— Te doen —
[1] Noem alle functies van de mensen die volgens de tekst over een veilig klimaat op school op de basisscholen werden geïnterviewd.
[2] Schrijf de tekst over een veilig klimaat op school verder, te beginnen na de laatste zin.

— Stuk tekst —
•••••
Er zijn verschillende boeken en methodieken die focussen op veilig leren in de klas. Maar hoe realiseer je een veilig leef- en werkklimaat in alle klassen? Om dit te onderzoeken heeft het lectoraat leren en gedrag van de Pedagogische Academie van de Hanzehogeschool semi-gestructureerde interviews gehouden op elf basisscholen in Groningen en Drenthe, met management of intern begeleider en een leraar.
Er kwam een divers beeld naar voren. Hieronder beschrijven we de good practice van twee scholen. Hoe geven zij vorm aan een positief en veilig leef- en werkklimaat en hoe vertalen zij dat naar een veilig en positief leef- en werkklimaat in de klas, de relatie tussen leerkracht en leerling. De betrokken scholen werden geleid door zeer ervaren directeuren.
•••••
— Deel van dataset —
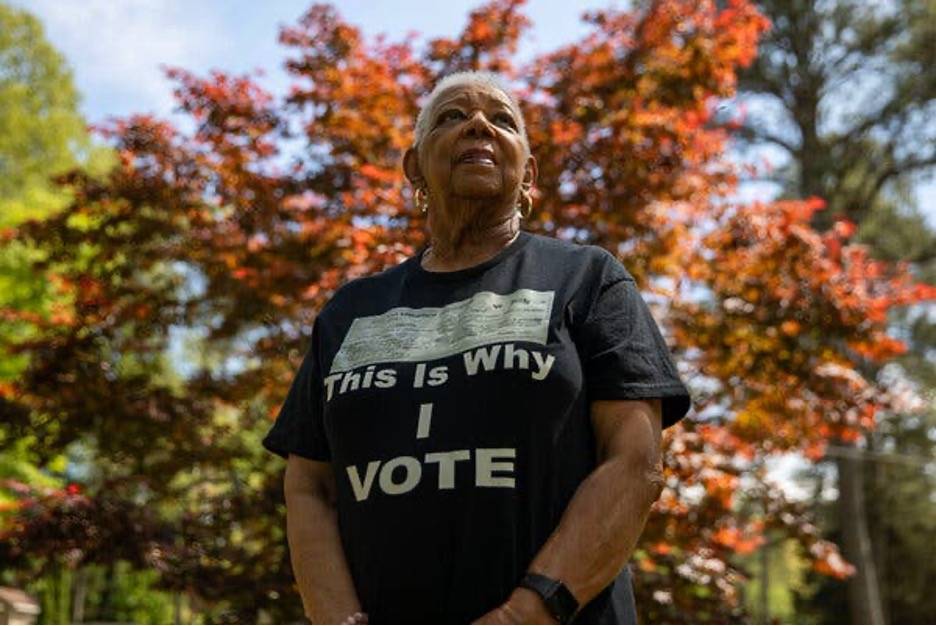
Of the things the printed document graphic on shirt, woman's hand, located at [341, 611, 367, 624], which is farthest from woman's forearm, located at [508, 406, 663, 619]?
woman's hand, located at [341, 611, 367, 624]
•••••
— Opgeloste opdrachten —
[1]
- management
- intern begeleider
- leraar

[2]
Bij school A (in een dorp en met minder dan tachtig leerlingen) ging het om een interim-directeur met meer dan 35 jaar onderwijservaring. Zij is al 18 jaar directeur, na in po en vo te hebben lesgegeven en intern begeleider te zijn geweest. Haar collega was een leerkracht middenbouw met vijf jaar ervaring. Voor school B (een stadsschool met meer dan 150 leerlingen) werd de adjunct-directeur met meer dan 30 jaar onderwijservaring geïnterviewd. Zij was eerder leraar, bovenbouwcoördinator, lid van de werkgroep passend onderwijs, opleider-in-school en begeleider van startende leerkrachten. Haar collega was een leerkracht onderbouw met acht jaar ervaring.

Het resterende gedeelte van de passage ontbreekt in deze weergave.